UM século depois de fundada, essa flor do monarquismo medieval, esse lírio de pureza, produziu o maior doutor da Igreja, Santo Tomás de Aquino, o Doutor Angélico que realizou a síntese de toda a elaboração teológica dos Padres, de Santo Agostinho, e de Santo Anselmo; e que além dessa imensa obra teológica, que no dia do Juízo será admirada pela última vez na Terra, antes de ser levada como "palha" a ser queimada no céu pelo fogo do divino Amor, ainda nos deixou o filial exemplo de uma santidade de criança, e o varonil exemplo de uma santidade de atleta que num só gesto, com um sinal da santa cruz traçado com um tição ardente, fechou definitivamente a porta por onde o demônio, o mundo e a carne quiseram desvirginar sua alma. É bom pensar na figura agigantada de Fr. Tomás que Fr. Reginaldo viu levemente suspensa no ar em colóquio com o Senhor Jesus. É bom imaginar uma esquina de Sena, e ver passar incendiada de amor divino a filha do tintureiro Benincasa, Catarina, 25ª filha do casal, moça de vinte e poucos anos que dava coragem aos papas vacilantes, força aos frades tímidos, coragem aos covardes, e ensinava que era preciso odiar o mal com os dentes. Morreu com trinta e poucos anos esmagada pelo peso da Navicella, e pedindo a misericórdia de Deus aos gritos. Foi canonizada, escolhida para padroeira da Itália e recentemente como doutora da Igreja.

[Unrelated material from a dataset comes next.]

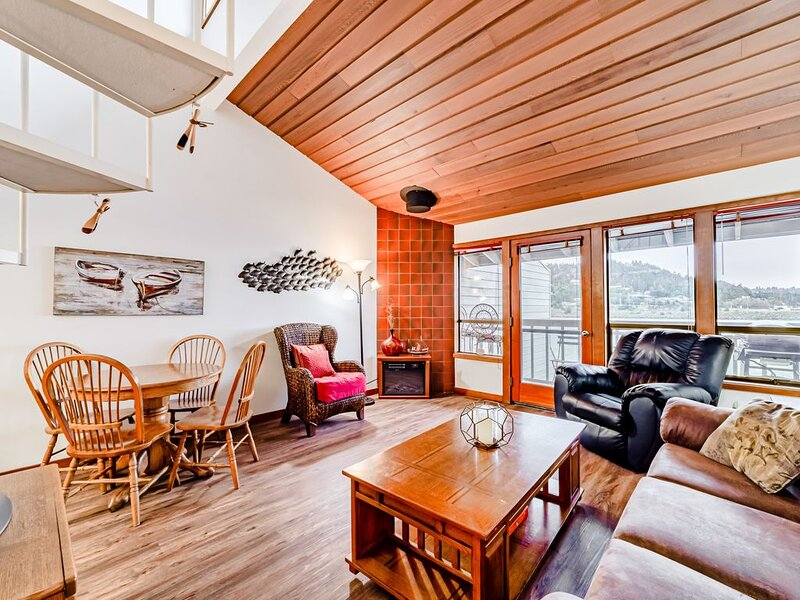 Waterfront condo by the beach w/ fantastic views - access to sauna & gym, vacation rental in Ophir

E AGORA é doce acrescentar às glórias da Ordem dos Pregadores, nascida do coração de Domingos de Gusman, a Rosa que vai nascer no outro lado do Atlântico, no outro lado dos Andes. Um século depois da descoberta da América nasce em Lima, no Peru, a menina que desde muito cedo fez voto de virgindade, e, como sua irmã mais velha Catarina, recebeu o hábito preto e branco de mantelata, ou "terceira dominicana".
PASSOU sua curta vida em oração e penitência, e por isso mesmo foi duramente joeirada por Satanás, e sofreu calúnias e perseguições vencidas pela paciência, pelas mortificações e por uma extraordinária aceitação do sofrimento que Jesus lhe pedia que com Ele sofresse. Uma das feições características dessa Rosa dos Andes foi sua familiaridade com a Mãe de Deus e com seu Anjo da Guarda.
SANTA Rosa de Lima foi elevada pela Igreja às honras dos altares, e tornou-se Padroeira principal da América Latina.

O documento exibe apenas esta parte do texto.